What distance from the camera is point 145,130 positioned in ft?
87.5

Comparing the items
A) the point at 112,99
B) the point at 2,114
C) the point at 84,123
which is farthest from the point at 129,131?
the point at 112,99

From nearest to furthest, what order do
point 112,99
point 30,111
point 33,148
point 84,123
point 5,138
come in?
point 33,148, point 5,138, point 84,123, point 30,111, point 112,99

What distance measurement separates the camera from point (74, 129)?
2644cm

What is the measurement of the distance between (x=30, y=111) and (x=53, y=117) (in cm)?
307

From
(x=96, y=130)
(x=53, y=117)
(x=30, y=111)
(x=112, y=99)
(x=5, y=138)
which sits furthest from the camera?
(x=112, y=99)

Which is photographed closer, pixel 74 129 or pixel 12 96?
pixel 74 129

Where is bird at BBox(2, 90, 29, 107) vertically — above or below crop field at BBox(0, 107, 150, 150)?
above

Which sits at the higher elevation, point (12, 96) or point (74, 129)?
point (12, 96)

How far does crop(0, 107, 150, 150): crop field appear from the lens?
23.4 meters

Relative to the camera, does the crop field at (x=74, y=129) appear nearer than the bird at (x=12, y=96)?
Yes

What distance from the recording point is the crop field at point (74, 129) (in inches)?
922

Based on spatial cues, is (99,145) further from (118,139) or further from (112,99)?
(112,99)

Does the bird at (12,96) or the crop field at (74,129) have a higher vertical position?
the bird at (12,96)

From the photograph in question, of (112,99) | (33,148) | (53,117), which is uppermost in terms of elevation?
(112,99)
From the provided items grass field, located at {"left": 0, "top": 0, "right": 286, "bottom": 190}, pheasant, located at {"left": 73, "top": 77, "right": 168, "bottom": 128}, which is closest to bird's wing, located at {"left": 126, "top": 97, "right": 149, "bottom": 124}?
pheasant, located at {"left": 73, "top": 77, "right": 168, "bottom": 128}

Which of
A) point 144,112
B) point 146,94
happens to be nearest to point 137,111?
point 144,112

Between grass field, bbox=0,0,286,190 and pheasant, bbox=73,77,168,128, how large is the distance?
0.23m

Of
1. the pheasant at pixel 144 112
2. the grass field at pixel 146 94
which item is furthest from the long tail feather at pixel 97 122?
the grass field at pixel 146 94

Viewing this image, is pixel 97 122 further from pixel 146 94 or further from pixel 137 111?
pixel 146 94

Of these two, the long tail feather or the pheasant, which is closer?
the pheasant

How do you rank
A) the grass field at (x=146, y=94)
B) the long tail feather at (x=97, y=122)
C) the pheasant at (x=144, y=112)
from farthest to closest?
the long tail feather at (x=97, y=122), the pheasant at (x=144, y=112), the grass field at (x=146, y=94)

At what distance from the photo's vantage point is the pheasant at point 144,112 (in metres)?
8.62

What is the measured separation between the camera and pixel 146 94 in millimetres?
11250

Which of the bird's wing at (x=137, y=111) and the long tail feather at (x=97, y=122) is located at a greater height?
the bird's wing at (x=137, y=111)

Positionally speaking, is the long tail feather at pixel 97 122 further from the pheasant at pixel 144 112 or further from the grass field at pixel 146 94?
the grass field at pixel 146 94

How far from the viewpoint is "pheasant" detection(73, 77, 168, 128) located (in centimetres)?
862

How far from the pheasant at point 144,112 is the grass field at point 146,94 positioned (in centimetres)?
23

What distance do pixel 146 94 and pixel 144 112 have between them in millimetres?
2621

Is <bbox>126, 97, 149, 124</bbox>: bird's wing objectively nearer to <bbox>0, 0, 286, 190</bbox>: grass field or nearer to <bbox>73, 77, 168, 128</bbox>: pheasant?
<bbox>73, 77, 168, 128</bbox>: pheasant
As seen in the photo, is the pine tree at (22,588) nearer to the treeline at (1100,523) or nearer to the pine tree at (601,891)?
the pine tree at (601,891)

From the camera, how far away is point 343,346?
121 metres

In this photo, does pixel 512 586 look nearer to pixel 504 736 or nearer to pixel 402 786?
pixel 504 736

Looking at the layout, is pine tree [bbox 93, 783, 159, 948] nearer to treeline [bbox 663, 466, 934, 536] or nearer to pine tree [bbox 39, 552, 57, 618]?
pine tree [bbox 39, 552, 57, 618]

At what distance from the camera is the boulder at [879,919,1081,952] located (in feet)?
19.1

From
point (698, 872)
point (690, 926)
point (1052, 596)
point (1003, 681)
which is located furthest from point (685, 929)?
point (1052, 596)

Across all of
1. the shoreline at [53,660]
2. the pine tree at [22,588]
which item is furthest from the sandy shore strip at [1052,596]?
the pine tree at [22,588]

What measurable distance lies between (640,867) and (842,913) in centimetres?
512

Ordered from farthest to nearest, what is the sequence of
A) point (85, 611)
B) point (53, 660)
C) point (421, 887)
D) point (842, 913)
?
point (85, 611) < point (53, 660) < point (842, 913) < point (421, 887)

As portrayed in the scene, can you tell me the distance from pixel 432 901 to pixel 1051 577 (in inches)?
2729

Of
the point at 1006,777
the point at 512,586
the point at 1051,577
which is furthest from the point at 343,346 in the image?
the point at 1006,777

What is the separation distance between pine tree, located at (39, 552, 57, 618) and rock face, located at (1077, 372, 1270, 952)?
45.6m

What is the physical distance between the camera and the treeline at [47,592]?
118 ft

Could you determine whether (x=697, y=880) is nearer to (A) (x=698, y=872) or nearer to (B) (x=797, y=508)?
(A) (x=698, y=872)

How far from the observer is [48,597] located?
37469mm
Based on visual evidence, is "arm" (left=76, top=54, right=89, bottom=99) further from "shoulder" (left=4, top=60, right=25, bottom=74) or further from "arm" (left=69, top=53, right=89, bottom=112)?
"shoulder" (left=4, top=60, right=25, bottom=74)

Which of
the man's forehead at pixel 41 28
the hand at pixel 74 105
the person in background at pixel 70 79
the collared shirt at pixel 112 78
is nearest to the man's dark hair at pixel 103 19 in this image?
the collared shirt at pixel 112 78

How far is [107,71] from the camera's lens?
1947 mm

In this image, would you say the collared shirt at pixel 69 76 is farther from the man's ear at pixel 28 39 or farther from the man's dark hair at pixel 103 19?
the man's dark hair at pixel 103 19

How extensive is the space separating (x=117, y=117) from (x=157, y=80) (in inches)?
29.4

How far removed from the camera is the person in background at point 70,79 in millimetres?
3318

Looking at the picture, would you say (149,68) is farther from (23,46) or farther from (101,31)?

SHORT PROBLEM.
Please quote exactly the lines from the one containing "What is the separation" through the last line of the records above, both included, and nothing else.

PROBLEM SOLUTION.
What is the separation distance between pine tree, located at (39, 552, 57, 618) and rock face, located at (1077, 372, 1270, 952)?
45.6m

What is the physical distance between the camera and the treeline at [47,592]?
118 ft

Could you determine whether (x=697, y=880) is nearer to (A) (x=698, y=872) or nearer to (B) (x=797, y=508)?
(A) (x=698, y=872)

How far from the observer is [48,597] located?
37469mm
Based on visual evidence, is "arm" (left=76, top=54, right=89, bottom=99) further from "shoulder" (left=4, top=60, right=25, bottom=74) or further from "arm" (left=69, top=53, right=89, bottom=112)?
"shoulder" (left=4, top=60, right=25, bottom=74)

Which of
the man's forehead at pixel 41 28
the hand at pixel 74 105
the person in background at pixel 70 79
the collared shirt at pixel 112 78
is nearest to the man's dark hair at pixel 103 19 in this image?
the collared shirt at pixel 112 78

How far is [107,71] from the camera's lens?
1947 mm

In this image, would you say the collared shirt at pixel 69 76 is farther from the man's ear at pixel 28 39 or farther from the man's dark hair at pixel 103 19?
the man's dark hair at pixel 103 19

How extensive is the space separating (x=117, y=117) from (x=157, y=80) (in inches)?
29.4

How far removed from the camera is the person in background at point 70,79 in millimetres?
3318

Looking at the picture, would you say (149,68) is farther from (23,46) or farther from (101,31)?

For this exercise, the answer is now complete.